Iroel Sánchez https://lapupilainsomne.wordpress.com

Nelle lezioni di Biologia, non ricordo bene se nella Secondaria di Base o nel Pre-universitario, insegnavano i riflessi condizionati sulla base del lavoro dello scienziato russo e  Premio Nobel per la Medicina Ivan Pavlov. Penso che il suo esperimento sia abbastanza noto: faceva suonare un metronomo prima di alimentare un cane e osservava che al sentire lo stesso suono, quando il cane non si era nutrito da un pò, questi iniziava a salivare. In seguito è rimasta nella leggenda che Pavlov usasse una campanella e non un metronomo, ma il principio è lo stesso: l’associazione indotta tra certi stimoli e le risposte emesse. Sulla base di ciò, si è applicata la psicologia comportamentale nell’educazione, nella pubblicità e in molte altre aree negli USA.

Nella sua famosa intervista con Ignacio Ramonet, Fidel fa riferimento all’uso di questa tecnica nella propaganda anticomunista: “E non è lo essere disinformati quanto aver perso la capacità di pensare, perché nella tua mente predominano i riflessi: “il socialismo è cattivo, il socialismo è cattivo, ti porta via la tua potestà genitoriale, ti porta via la casa, ci porta via tua moglie.” E tutti gli ignoranti, tutti gli analfabeti, tutti i poveri, tutti gli sfruttati che ripetono: “Il socialismo è cattivo, il socialismo è cattivo”. È così che ai pappagalli viene insegnato a parlare, agli orsi a ballare e ad inchinarsi rispettosamente ai leoni”.

Noam Chomsky include l’effetto della propaganda anticomunista tra i cinque filtri che decidono i contenuti dei media. Sia lui che Fidel si riferivano alla situazione che esisteva prima dell’avvento delle reti sociali di Internet che, sebbene abbia certamente democratizzato l’accesso alla comunicazione, ha anche rafforzato le egemonie preesistenti.

In uno scenario in cui i processi avvengono ad alta velocità, l’emotivo tende a prevalere sul razionale, e il cosiddetto egomazione – la promozione e il predominio dell’io insieme alle informazioni legate a ciò che è pertinente o rilevante a questo io- s’impone sull’interesse al dialogare, l’approfondimento e la conoscenza degli altri. Senza tener conto dell’uso politicamente interessato delle reti sociali di Internet, in luoghi come Facebook, si è consolidato un modello di affare basato sul lucrare con l’egomazione e vendere l’influenza su individui e gruppi. Nel caso di Cuba, a questo scenario universale si aggiunge l’articolazione con un bilancio annuo di cinquanta milioni di dollari apportato dal governo USA per influire sulla società dell’isola.

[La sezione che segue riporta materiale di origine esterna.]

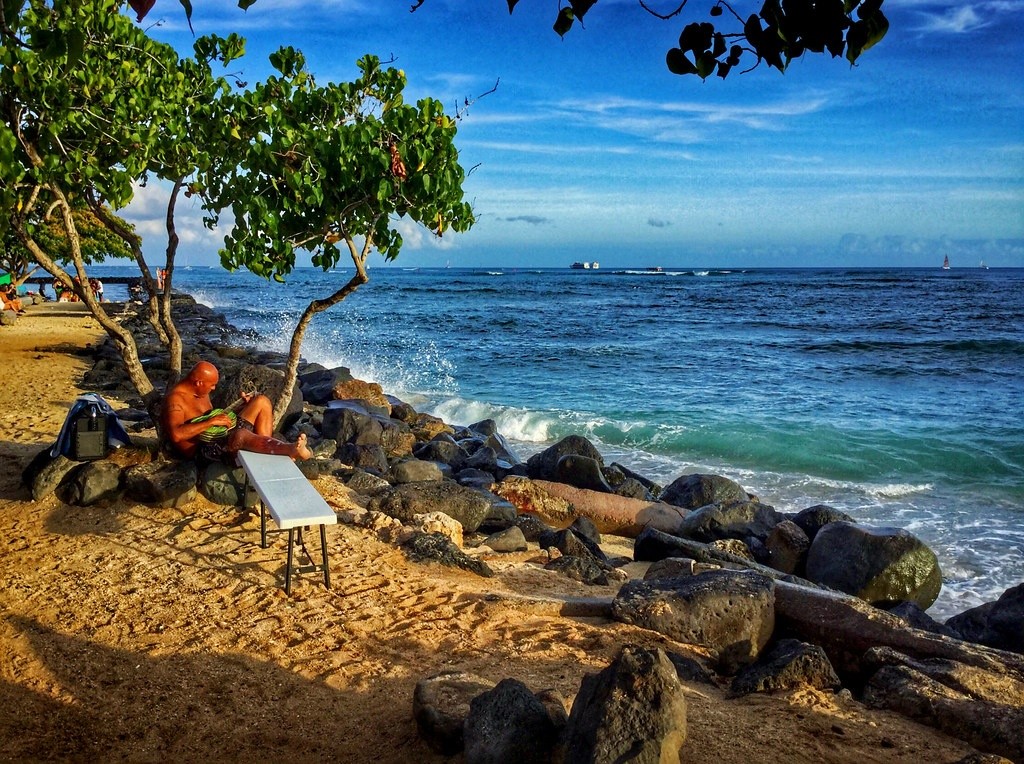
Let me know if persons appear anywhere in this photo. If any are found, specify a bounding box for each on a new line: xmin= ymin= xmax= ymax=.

Alla propaganda anticomunista storicamente e universalmente stabilita dal discorso dominante e dall’uso manipolato di termini come “democrazia”, ​​”diritti umani” e “libertà” si aggiunge la costruzione di determinate espressioni sulla realtà cubana che, dall’immaginario costruito su Cuba in quell’arcadia di tolleranza che è Miami, vengono trasferite su Internet come senso comune sull’isola. Vengono sfruttate situazioni che si sono verificate più di quattro decenni fa, non sempre analizzate in profondità tra di noi -UMAP, “quinquennio grigio”, atti di ripudio di coloro che sono emigrati tramite Mariel… -, sono estrapolate dal contesto e sono presentati come caratteristiche permanenti , sistematiche ed attuali del socialismo cubano, prova del suo carattere totalitario, mentre si tace tutto ciò che il capitalismo, che ci circonda, fa quotidianamente in termini di repressione, censura, violenza, tortura ed esclusioni contro maggioranze e minoranze.

È sufficiente che qualcuno utilizzi, senza alcuna dimostrazione, le parole censura e repressione, o l’espressione “atto di ripudio”, perché non sia necessario fornire dati e argomentazioni, né analizzare gli eventi a cui si riferisce: subito si scatena una serie di pubblicazioni in cui tre frasi indignate scritte da qualcuno sul proprio profilo Facebook fanno il giro del mondo. E quando compaiono argomenti e dati che smentiscono quella lettura frettolosa, accadono due cose: come chi assicura che la terra è piatta, l’indignato continua ad aggrapparsi alla sua “verità” ed il macchinario che si è fatto eco alla sua indignazione la intraprende contro coloro che hanno contribuito ad una visione più analitica. Così funziona la libertà di espressione su Cuba in Internet.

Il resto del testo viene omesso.